The smoke stacks on ships will emit 90 percent less sulphur in a few years. That is the outcome of negotiations in Brussels, where the Danish Presidency closed an ambitious deal today.
Ships are among the largest emitters of air pollution in Europe. The pollution leads to 50.000 premature deaths in Europe each year, and causes acid rain which destroys our ecosystems.
"This is a victory for environment and health in Europe. We have succeeded in getting an agreement, which secures substantially cleaner air for all Europeans. It’s a crucial step, because all EU member states will now be required to enforce the strict regulation, which addresses pollution that so far has been largely unregulated," says Danish Minister of Environment Ida Auken.
The new agreement has been through a thorough process in the EU, and the Danish Presidency has pushed to get a deal, which is as ambitious as possible.
Regulation of vulnerable areas
A key result of the new requirements is that an ambitious deal on air pollution struck in UN’s Maritime Organisation IMO in 2008, now becomes mandatory EU law.
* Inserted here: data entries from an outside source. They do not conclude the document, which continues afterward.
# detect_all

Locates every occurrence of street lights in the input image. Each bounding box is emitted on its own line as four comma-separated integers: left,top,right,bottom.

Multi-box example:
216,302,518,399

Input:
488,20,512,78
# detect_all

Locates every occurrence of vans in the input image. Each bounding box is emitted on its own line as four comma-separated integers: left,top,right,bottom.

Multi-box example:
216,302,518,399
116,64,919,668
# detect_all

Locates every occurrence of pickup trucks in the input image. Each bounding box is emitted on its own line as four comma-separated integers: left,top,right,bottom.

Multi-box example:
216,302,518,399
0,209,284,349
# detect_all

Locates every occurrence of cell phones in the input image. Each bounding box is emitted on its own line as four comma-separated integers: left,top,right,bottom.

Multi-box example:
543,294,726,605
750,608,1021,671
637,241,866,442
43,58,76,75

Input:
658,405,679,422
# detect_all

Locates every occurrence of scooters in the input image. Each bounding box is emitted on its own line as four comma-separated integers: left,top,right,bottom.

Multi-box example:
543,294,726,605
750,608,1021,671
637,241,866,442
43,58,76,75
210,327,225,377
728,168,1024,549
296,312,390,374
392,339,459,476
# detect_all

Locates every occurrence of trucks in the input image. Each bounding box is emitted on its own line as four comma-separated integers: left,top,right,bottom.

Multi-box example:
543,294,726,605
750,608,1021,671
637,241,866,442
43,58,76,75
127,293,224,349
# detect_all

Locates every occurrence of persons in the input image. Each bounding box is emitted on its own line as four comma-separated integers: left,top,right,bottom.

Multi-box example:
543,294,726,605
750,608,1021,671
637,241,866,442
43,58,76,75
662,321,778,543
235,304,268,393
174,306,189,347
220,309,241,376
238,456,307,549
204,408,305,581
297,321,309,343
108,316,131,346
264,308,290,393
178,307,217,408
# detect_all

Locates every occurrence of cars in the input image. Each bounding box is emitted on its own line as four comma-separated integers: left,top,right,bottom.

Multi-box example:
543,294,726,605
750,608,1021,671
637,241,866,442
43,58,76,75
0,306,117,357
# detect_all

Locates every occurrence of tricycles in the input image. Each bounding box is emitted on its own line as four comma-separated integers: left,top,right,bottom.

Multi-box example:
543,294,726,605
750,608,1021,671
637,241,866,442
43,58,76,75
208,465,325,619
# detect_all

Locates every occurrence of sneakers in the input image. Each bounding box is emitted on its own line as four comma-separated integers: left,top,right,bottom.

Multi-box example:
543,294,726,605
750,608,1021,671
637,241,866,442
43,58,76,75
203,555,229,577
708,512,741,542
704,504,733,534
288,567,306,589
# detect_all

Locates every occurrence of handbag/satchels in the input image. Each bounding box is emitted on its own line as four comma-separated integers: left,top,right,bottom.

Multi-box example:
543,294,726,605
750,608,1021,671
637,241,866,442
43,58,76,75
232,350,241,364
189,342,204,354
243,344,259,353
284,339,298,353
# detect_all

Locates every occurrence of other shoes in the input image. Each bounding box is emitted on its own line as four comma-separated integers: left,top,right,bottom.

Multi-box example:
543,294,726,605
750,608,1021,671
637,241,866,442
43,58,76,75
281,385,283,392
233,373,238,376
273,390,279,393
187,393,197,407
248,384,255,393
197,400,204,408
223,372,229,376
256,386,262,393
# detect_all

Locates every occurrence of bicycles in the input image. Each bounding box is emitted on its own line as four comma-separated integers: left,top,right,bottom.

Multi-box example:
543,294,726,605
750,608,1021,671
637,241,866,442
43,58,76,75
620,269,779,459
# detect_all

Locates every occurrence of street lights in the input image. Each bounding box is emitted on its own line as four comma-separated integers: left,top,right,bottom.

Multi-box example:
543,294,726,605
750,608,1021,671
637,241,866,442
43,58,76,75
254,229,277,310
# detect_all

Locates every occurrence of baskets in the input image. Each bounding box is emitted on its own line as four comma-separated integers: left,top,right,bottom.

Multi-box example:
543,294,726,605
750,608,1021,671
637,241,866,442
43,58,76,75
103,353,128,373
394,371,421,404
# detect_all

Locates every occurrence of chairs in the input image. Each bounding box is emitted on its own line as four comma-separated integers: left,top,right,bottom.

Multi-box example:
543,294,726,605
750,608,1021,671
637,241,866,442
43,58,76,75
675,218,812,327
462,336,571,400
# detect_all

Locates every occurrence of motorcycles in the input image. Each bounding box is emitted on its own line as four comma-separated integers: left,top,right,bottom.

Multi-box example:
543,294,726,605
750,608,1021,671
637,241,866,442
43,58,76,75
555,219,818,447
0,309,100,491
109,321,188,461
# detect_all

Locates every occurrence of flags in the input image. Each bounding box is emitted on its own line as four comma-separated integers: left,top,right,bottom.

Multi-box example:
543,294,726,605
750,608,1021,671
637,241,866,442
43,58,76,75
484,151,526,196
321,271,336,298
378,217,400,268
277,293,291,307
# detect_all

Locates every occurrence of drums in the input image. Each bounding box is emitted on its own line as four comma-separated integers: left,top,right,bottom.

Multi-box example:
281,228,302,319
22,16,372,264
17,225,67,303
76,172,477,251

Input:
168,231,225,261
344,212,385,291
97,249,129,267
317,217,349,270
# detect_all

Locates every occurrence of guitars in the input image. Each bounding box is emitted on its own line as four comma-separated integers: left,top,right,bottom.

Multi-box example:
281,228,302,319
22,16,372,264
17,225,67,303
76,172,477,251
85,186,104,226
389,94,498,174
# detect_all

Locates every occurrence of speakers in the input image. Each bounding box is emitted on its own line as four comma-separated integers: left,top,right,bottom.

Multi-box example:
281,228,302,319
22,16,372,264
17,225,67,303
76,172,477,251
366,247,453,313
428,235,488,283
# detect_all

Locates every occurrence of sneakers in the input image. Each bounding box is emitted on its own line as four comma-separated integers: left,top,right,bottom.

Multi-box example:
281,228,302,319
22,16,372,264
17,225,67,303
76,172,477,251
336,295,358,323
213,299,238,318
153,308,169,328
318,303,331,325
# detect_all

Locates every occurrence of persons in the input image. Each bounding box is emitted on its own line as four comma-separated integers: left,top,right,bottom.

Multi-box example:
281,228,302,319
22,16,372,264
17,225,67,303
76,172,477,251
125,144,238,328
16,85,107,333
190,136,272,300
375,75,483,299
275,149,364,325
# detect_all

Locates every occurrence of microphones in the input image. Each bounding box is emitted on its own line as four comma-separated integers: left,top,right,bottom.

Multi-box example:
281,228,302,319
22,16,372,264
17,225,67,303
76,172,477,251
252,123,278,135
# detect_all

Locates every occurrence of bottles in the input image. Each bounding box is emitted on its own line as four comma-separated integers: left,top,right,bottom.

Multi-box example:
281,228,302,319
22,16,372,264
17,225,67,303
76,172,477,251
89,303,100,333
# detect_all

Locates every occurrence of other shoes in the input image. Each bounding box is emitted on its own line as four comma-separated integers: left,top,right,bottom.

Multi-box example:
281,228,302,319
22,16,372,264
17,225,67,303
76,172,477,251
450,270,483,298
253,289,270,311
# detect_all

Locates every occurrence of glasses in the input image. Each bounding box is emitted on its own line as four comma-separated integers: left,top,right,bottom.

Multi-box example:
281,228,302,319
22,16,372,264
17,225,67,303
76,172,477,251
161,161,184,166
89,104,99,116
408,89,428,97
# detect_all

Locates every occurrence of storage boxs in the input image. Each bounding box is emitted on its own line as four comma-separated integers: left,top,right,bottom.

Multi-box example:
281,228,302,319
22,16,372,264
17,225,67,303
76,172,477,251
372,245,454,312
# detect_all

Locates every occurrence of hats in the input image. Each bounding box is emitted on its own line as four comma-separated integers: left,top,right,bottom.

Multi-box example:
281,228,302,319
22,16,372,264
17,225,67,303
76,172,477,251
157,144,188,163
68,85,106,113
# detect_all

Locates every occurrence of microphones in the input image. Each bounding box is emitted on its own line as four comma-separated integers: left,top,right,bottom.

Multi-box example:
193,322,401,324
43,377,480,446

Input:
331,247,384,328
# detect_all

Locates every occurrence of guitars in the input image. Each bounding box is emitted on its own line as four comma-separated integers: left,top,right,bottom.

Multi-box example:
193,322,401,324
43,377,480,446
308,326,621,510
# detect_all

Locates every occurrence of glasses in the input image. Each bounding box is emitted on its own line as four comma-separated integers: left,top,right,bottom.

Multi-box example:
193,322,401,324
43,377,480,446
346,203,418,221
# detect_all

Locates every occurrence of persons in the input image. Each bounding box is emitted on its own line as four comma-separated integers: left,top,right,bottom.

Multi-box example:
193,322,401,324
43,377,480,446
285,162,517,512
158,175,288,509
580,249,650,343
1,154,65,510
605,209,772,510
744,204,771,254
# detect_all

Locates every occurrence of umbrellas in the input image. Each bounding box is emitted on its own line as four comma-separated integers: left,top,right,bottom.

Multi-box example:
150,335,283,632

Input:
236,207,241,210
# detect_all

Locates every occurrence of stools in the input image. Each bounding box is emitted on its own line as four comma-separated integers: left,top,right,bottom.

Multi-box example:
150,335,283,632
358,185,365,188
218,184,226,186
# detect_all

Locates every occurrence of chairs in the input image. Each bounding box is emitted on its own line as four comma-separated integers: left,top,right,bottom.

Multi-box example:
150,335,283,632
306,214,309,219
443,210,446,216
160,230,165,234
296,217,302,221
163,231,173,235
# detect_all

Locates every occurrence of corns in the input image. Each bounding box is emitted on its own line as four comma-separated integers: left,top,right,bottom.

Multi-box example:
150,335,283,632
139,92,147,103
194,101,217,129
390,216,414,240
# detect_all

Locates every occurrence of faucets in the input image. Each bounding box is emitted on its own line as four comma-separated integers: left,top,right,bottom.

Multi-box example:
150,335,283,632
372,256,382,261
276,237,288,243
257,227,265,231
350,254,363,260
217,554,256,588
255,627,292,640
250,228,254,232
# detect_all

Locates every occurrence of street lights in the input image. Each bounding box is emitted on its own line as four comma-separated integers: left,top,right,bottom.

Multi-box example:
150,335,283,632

The IMO deal requires all ships globally to reduce the sulphur content of their fuels by close to 90 %. Further requirements apply in areas appointed as Sulphur Emission control Areas, which includes large parts of the Northern European area. In these areas the ships are already faced with more stringent requirements than elsewhere, and by 2015 the sulphur content of the fuels must be reduced even further. That will bring the emissions down to one fifth of the level outside these areas.
However, the EU has chosen to go even further than the IMO. All ships in European waters must comply with the global standards by 2020, despite the fact that the IMO deal opens the possibility for a postponement till 2025 for entry into force.
"The requirements are beneficial for the transition to green and sustainable growth, and for the creation of new green jobs in Europe. We produce clean technologies for ships, including the so-called scrubbers that clean the exhaust gasses from ships. The regulation gives the opportunity for ships to use such technologies as an alternative to cleaner fuels," Ida Auken explains.
Air pollution from ships
International shipping in European waters would in the absence of new requirements emit more sulphur to the air by 2020 than all land-based sourced together. The sulphur from marine fuels forms acid rain, which destroys ecosystems. At the same time, sulphur contributes to the formation of particulate matter air pollution, which gives rise to respiratory disorders, cancer and cardiovascular disease.
The negative health impacts ultimately lead to shorter lifetime for a large number of Europeans. The EU Commission has estimated that approximately 500.000 Europeans die prematurely every year due to air pollution. And that approximately 50.000 of these premature deaths are attributable to the emissions from ships in EU waters.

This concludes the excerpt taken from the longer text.